I don’t know. I just know that Pal and I could see from the start that she was doing this purely for herself. The thought of her in my mother’s house, in my mother’s bed, using my mother’s things, made me ill.
She soon caught on that she hadn’t got Pal and me fooled, so she concentrated on Daddy and Helen. Four years old, what do you know? She’d lost one woman who devoted the whole of her attention to her. Now here comes another apparently willing and eager to do the same. Helen took to her like a fly to jam. As for Daddy, I don’t know what she was doing to him in bed, but he was besotted. Pal and I did what we could by way of resistance, but we both knew we were on a loser.
It was worse for me, I think. Pal was fifteen, his life was full of things that took him out of the house. You know what boys are like at that age. It was all girls and football. We were still close but maybe not the way we’d been a couple of years earlier. Kay’s arrival threw us back together, which was the only good thing you could say about it. But it also separated us because I decided I couldn’t put up with having to share a house with her all the year round and I spoke to Daddy and told him I’d changed my mind about going away to school.
He’d been keen for both of us to go to boarding school when we moved into secondary education. Pal had refused point-blank. He said all his mates were going to Weavers and that’s what he wanted too. When it came to my turn, I followed suit. I’d just started there when Kay came on the scene. Suddenly, boarding school didn’t seem such a bad option. I talked it over with Pal and he said he’d miss me but he understood why I wanted to go and there’d be the hols to look forward to. So I went.
From my point of view it turned out great. I was a bit homesick at first, then I thought of Kay and got over it. I soon made friends and pretty soon I started to enjoy myself. I wrote to Pal, of course, describing all my adventures and he wrote back, telling me what was happening back here. But he never mentioned Kay. It wasn’t till a lot later that I found out what had been going on almost from the moment I left.

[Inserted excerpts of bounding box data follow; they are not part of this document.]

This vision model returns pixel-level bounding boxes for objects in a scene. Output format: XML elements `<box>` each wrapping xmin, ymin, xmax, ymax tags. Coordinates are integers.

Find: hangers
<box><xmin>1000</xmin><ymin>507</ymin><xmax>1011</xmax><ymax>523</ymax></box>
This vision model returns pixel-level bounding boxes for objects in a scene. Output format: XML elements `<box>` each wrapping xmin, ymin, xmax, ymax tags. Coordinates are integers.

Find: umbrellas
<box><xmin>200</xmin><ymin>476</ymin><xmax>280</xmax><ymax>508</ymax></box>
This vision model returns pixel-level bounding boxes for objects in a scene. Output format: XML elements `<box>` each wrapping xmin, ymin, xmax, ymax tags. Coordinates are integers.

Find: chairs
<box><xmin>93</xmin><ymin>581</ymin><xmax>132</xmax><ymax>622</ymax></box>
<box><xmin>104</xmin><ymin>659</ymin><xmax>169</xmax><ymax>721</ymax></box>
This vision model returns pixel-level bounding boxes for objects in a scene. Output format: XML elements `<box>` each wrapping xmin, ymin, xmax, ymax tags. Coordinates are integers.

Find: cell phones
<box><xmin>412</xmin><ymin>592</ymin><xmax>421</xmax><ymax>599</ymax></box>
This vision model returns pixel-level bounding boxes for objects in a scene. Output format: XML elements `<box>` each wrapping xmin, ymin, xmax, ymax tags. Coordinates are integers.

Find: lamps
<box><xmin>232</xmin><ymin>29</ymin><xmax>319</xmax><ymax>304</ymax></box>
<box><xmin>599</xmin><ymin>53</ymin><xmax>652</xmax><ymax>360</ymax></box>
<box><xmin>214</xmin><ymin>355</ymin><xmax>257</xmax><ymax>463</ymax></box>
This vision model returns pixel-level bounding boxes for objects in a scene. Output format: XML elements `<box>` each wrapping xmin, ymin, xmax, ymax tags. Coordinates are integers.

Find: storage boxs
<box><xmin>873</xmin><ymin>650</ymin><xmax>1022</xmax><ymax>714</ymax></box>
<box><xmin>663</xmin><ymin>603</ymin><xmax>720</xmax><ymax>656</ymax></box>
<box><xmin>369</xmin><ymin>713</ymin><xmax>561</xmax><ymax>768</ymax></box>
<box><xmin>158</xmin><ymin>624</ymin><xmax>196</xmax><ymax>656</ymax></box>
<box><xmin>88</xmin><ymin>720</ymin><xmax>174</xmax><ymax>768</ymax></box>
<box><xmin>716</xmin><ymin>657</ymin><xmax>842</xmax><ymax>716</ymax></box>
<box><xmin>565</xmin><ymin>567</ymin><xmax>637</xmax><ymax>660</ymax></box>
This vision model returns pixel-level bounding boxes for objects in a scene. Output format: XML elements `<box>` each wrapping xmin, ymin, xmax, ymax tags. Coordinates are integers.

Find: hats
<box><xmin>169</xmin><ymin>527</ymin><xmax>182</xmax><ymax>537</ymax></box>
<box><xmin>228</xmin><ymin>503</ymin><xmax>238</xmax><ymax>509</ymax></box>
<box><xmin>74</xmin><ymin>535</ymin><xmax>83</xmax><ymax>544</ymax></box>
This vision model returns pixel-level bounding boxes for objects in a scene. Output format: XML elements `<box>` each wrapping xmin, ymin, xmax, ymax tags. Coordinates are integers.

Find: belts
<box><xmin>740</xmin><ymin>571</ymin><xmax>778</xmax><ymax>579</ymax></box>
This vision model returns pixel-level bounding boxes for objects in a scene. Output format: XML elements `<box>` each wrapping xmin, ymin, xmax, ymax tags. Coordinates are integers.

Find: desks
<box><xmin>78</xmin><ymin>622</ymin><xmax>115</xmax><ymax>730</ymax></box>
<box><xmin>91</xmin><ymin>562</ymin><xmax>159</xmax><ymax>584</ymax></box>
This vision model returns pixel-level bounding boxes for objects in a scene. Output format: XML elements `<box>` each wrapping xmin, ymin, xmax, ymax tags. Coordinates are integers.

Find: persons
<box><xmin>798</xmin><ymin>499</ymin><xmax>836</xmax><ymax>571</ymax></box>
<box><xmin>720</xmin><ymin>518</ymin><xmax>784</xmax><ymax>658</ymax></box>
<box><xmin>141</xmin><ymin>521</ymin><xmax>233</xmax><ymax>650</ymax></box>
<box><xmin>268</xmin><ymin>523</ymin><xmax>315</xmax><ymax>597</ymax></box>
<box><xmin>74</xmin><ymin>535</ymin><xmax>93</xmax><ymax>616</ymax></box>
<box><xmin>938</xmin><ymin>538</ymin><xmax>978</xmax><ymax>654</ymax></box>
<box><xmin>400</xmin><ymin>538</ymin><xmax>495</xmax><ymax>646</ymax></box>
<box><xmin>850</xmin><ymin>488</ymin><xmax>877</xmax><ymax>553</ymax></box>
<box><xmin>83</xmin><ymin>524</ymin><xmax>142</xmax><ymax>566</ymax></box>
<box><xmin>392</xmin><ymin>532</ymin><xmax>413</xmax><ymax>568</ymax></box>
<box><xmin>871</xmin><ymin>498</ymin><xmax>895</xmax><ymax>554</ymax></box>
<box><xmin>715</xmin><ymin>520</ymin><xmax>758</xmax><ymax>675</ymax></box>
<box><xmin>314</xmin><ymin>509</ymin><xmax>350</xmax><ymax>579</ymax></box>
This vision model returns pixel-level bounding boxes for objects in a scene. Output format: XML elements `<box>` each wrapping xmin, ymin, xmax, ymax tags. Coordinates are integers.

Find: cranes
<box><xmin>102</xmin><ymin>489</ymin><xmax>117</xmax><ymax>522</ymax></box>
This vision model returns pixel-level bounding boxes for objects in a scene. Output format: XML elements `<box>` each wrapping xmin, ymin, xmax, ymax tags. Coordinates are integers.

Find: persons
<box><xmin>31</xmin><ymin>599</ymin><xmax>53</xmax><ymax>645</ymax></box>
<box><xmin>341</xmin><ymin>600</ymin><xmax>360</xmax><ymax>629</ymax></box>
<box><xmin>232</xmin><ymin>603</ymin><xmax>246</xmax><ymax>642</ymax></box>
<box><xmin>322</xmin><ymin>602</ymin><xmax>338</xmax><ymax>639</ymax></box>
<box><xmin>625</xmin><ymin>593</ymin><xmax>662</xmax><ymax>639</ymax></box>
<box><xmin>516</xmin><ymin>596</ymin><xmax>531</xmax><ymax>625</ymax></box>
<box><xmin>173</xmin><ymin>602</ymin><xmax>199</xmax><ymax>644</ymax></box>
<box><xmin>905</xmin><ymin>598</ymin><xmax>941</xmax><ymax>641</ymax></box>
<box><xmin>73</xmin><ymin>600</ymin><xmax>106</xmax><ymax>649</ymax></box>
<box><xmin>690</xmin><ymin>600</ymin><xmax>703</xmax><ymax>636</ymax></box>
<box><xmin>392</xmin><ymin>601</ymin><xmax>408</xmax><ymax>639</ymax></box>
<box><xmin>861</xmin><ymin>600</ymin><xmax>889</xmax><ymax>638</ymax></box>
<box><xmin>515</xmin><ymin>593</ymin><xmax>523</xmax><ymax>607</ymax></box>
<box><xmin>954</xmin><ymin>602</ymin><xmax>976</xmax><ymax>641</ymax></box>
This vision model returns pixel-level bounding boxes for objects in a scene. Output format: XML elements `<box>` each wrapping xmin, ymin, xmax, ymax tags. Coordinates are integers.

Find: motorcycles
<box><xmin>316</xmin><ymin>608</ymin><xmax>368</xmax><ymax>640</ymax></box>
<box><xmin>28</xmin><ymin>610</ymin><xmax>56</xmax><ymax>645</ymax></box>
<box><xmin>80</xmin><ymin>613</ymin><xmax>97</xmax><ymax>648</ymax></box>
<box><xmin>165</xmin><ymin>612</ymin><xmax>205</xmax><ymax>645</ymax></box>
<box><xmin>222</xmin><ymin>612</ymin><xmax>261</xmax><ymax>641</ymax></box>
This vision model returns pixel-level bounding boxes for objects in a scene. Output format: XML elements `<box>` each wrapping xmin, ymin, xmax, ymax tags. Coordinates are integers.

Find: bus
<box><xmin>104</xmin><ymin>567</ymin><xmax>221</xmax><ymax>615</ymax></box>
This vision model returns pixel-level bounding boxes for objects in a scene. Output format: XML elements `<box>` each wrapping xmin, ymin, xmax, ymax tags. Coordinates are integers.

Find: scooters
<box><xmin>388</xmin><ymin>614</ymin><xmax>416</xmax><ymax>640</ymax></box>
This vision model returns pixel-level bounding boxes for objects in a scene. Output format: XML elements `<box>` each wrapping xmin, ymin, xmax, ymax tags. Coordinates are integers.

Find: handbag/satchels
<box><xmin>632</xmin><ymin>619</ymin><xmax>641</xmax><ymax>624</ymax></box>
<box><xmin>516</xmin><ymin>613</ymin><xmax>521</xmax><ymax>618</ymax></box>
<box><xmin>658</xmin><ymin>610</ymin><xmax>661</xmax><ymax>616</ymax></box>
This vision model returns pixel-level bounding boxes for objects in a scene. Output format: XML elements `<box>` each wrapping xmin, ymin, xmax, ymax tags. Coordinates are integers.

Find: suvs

I don’t know if she really fancied him. It wouldn’t have been surprising. Like I say, he was a hunk in the making by the time he was twelve; in his case the gangly spotty stage hardly lasted a year, and suddenly, in his teens, there he was, a dish fit for a queen. And there was always something a bit royal family about Kay. You know, quiet, controlled, never a hair or a word out of place. The royal family like it used to be. And maybe the idea of having father and son turned her on. I felt from the start she was a bit of a sexual athlete. It doesn’t matter how prim and proper the exterior, a woman can usually tell.
Or maybe it was just that it got up her nose when he and I made it so plain she didn’t take us in and we didn’t like her. She tried the all-girls-together-let’s-be-friends approach on me but gave up when she saw it was getting her nowhere. With a boy it’s different. You men, all of you in your teens, and some for a long time after, once a woman gets hold of your dick, no matter what your personal circumstances or feelings, you’re lost. I know. I’ve tried it and it works. God didn’t give us much in the battle of the sexes but He gave us that.
So she went after him.
She’d bump into him accidentally on purpose. Or he’d be passing the bathroom and she’d come out with a towel over her shoulders, everything on show, and wink at him as they passed. Or she’d be sunbathing topless on the lawn and ask him to rub some sun oil on her back.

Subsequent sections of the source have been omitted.